> [Consigne A]
Dans la page sur les services gouvernementaux en ligne, reprenez tout le passage depuis « C’est ce qui » jusqu'à « meilleur appui politique. » en remplaçant « l’urgence » par « l’importance ».

À l’opposé, accéder aux rares services gouvernementaux accessibles en ligne est souvent compliqué, déroutant et lourd. Il y a un écart considérable et grandissant entre les services gouvernementaux et les autres expériences que nous vivons en ligne au quotidien. Cet écart me préoccupe de plus en plus parce que, pour avoir confiance, les gens doivent croire en vos motivations et en vos capacités et respecter ce que vous arrivez à faire quand vous mettez en œuvre ces motivations et ces capacités.

Une expérience positive amène une utilisation répétée, du bouche-à-oreille positif et une meilleure réputation. À mon avis, pour assurer leur crédibilité et obtenir la confiance des citoyens, les gouvernements doivent répondre à ces derniers à l’aide des moyens de communication d’aujourd’hui, pas de ceux d’hier. La réalité d’aujourd’hui fait que les gouvernements doivent commencer à offrir la commodité et les services auxquels les citoyens et les entreprises sont habitués dans le monde de plus en plus numérique dans lequel nous vivons.

C’est ce qui m’a amené à présenter la motion no 107 : je veux faire comprendre au gouvernement l’urgence de la situation afin que les ministres et les fonctionnaires qui veulent désespérément apporter ces changements obtiennent un meilleur appui politique.

> [Consigne B]
Affichez toutes les lignes ci-dessous qui contiennent le mot « elevated ».

> [Données d'entrée]
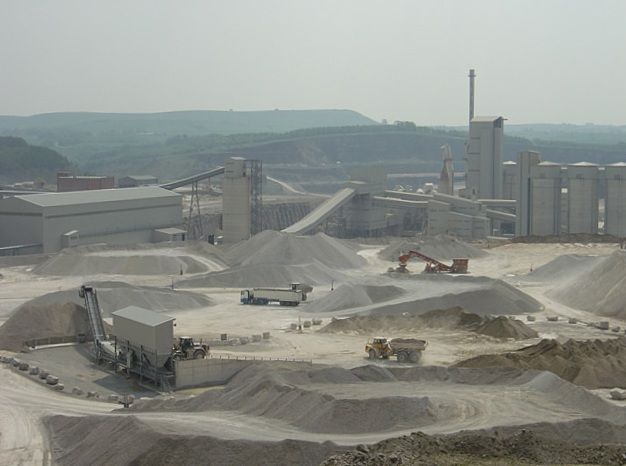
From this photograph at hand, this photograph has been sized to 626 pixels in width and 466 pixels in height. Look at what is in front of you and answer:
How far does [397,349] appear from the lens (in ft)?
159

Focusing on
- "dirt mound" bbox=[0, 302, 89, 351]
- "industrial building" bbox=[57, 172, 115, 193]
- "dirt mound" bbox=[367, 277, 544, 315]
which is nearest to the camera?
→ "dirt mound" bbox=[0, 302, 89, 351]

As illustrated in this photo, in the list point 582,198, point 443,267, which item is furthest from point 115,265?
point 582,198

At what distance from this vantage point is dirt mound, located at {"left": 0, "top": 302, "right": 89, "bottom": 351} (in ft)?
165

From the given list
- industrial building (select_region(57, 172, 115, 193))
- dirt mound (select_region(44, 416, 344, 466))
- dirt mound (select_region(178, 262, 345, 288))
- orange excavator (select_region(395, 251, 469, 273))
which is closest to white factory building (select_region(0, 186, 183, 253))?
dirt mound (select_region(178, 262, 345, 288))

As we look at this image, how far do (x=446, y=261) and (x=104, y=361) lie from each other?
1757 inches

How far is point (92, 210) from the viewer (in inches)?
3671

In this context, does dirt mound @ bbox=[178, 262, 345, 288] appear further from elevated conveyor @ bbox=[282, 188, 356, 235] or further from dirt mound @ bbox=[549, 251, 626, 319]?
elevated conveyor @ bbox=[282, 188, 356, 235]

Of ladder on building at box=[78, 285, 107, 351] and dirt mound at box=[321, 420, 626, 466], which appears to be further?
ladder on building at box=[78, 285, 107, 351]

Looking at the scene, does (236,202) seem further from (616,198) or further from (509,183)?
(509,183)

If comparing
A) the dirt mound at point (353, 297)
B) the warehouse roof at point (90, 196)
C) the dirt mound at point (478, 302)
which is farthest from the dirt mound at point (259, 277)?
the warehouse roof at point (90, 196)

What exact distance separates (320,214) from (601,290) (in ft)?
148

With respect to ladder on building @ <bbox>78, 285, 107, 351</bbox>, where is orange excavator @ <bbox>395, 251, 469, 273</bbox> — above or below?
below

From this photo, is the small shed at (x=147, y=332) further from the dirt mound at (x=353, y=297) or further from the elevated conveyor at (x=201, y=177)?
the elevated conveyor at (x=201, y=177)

--

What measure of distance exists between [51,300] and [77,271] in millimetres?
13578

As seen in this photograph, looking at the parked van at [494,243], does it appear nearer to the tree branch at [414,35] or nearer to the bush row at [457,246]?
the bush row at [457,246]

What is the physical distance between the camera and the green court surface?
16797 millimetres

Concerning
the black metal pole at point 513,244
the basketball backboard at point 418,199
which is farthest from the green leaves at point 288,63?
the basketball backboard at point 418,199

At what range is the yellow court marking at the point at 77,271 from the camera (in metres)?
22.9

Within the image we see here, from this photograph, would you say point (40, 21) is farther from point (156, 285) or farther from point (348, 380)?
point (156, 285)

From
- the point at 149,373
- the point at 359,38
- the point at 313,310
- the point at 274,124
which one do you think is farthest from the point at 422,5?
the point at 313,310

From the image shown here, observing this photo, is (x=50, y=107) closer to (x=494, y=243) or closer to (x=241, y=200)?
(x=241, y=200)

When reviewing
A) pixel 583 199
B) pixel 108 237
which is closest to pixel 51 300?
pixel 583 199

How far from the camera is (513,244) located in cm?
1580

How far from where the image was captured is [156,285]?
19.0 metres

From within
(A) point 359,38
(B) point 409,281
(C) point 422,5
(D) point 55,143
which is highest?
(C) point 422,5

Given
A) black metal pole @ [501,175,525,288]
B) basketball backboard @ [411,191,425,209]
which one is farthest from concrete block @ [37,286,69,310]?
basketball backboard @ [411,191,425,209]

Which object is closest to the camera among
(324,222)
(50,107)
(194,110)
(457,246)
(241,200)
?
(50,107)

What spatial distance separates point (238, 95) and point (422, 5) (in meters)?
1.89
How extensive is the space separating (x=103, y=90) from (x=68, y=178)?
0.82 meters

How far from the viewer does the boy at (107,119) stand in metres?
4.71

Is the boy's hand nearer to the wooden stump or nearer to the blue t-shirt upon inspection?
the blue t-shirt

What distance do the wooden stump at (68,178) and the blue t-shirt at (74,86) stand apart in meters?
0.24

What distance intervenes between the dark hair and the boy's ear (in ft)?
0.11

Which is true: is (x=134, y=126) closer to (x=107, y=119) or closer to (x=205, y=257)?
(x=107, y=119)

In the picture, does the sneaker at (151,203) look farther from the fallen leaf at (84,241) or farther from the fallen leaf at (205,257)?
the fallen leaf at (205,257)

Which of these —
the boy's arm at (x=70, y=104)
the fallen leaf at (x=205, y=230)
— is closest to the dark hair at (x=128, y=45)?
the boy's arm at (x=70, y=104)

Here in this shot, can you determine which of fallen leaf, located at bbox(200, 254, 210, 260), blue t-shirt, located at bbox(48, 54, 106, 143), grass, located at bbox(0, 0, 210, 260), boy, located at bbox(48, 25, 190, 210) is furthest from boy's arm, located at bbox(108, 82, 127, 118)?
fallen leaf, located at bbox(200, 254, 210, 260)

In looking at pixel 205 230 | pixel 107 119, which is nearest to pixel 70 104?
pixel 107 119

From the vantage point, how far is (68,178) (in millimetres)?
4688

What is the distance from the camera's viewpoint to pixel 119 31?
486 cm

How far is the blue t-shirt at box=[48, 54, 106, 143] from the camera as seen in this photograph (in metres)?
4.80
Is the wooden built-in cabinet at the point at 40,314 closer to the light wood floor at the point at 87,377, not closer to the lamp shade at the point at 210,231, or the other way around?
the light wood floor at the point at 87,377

...

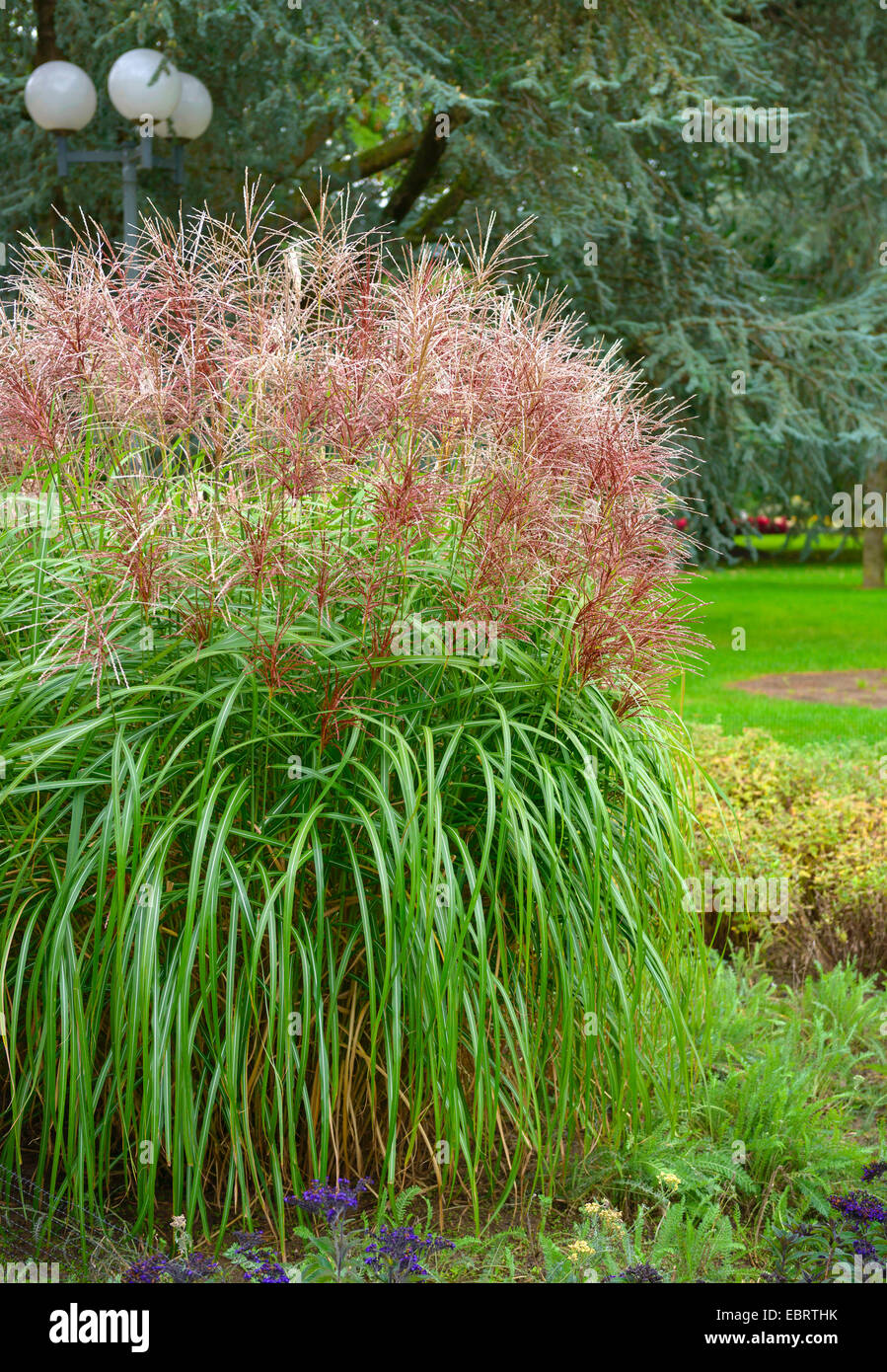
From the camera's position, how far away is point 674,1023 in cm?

> [Résultat A]
C’est ce qui m’a amené à présenter la motion no 107 : je veux faire comprendre au gouvernement l’importance de la situation afin que les ministres et les fonctionnaires qui veulent désespérément apporter ces changements obtiennent un meilleur appui politique.

> [Résultat B]
In this context, does dirt mound @ bbox=[178, 262, 345, 288] appear further from elevated conveyor @ bbox=[282, 188, 356, 235] or further from dirt mound @ bbox=[549, 251, 626, 319]?
elevated conveyor @ bbox=[282, 188, 356, 235]
From this photo, is the small shed at (x=147, y=332) further from the dirt mound at (x=353, y=297) or further from the elevated conveyor at (x=201, y=177)?
the elevated conveyor at (x=201, y=177)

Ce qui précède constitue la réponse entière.